Gary Lyons, a senior TAI coach

 People often ask me what do I do as a coach at TAI.

It’s not an easy question to answer.

It’s like asking a mother or a father what do they do – it’s many things involved with bringing up a child until they reach maturity.

Likewise with coaching a client – it’s many things involved with getting them to be authentic in front of an audience of one or one hundred.

And, like I’ve heard many parents say if they have more than one child, what worked with bringing up Hamlet does not necessarily work with Horatio!

And so with clients it’s the same thing, what worked for one of my CFO clients might not work for another CFO.

So my answer now, when people ask me “What do I do?” is “I coach my clients to ‘be’.”

Having been a theatre director, I find it’s very similar to working with actors on a play inasmuch as actors each work differently and at a different pace.

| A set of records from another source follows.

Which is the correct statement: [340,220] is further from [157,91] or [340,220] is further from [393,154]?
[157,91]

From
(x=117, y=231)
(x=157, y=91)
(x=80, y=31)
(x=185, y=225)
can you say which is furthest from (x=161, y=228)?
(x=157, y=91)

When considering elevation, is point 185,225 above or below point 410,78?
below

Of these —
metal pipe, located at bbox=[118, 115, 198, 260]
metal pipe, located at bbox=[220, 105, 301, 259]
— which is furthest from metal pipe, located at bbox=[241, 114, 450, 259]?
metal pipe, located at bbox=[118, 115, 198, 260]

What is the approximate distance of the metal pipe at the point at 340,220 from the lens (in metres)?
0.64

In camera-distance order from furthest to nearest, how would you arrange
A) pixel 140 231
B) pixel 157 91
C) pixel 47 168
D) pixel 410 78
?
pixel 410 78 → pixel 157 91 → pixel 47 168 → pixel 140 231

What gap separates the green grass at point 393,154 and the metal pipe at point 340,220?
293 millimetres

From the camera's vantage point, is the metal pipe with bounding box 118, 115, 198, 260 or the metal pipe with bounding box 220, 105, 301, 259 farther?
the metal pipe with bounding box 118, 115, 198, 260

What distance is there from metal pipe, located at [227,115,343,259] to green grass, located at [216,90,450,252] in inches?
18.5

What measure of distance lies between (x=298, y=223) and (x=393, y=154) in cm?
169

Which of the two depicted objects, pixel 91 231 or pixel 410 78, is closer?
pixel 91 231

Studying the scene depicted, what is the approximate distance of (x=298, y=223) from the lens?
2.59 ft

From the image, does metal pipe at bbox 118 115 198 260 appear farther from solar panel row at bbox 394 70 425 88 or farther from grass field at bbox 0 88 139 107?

As a director you have to know how to get the best out of each actor without stifling or getting in the way of their creative journey.

It’s also about asking the right questions and that’s what I do a lot of when I’m working with a client.

Most of the coaching sessions with a client are 4 to 5 hours long.

One of the reasons is the need to get them out of their world and in to ‘our’ world.

If you were a fly on the wall you might think that the first hour of the session was just chatting and bemoaning the various ‘issues’ the client is having at work. But in fact a lot of information gathering is going on which is stored in the computer in my head. This is then accessed when working on their sessions dealing with their “Philosophy of Leadership” or the “Declaration of Their Values” or “Personal Vision” for themselves and their company or discovering what are their “Essential Drivers.”

The programs we do with our clients usually start with some basic tools regarding presenting.

Just like actors who have to know stage craft, how to be in relationship with the other actors, the audience, the set, how to produce their voice correctly so they can do 8 performances a week.

But also, just like actors, if the “character” work has not been done and the audience is not convinced that they are “grieving because their father the King has been murdered”, all the stage craft and voice work in the world will not help.

So that’s what I do.

I ask clients the right questions.

I give clients tools.

But most importantly I work with my clients on the ‘character’ work without stifling or getting in the way of their creative journey.

What are their values?

What is their point of view?

What is their philosophy of leadership?

What is their language, their way of expressing themselves?

What makes them get out of bed everyday?

What drives them?

Once they get clear on these, the ‘magic’ starts to happen.

Somehow they seem very natural in front of an audience.

They have presence.

They speak from their authentic voice.

They have relevant, poignant stories to tell.

They have a rapport with the audience.

There is humor.

There is drama.

There is suspense.

We sense we are in the company of someone who is authentic.

We are watching someone ‘being.’


Gary Lyons is a Senior Coach at The TAI Group leading individual engagements and group workshops in Leadership and Communications.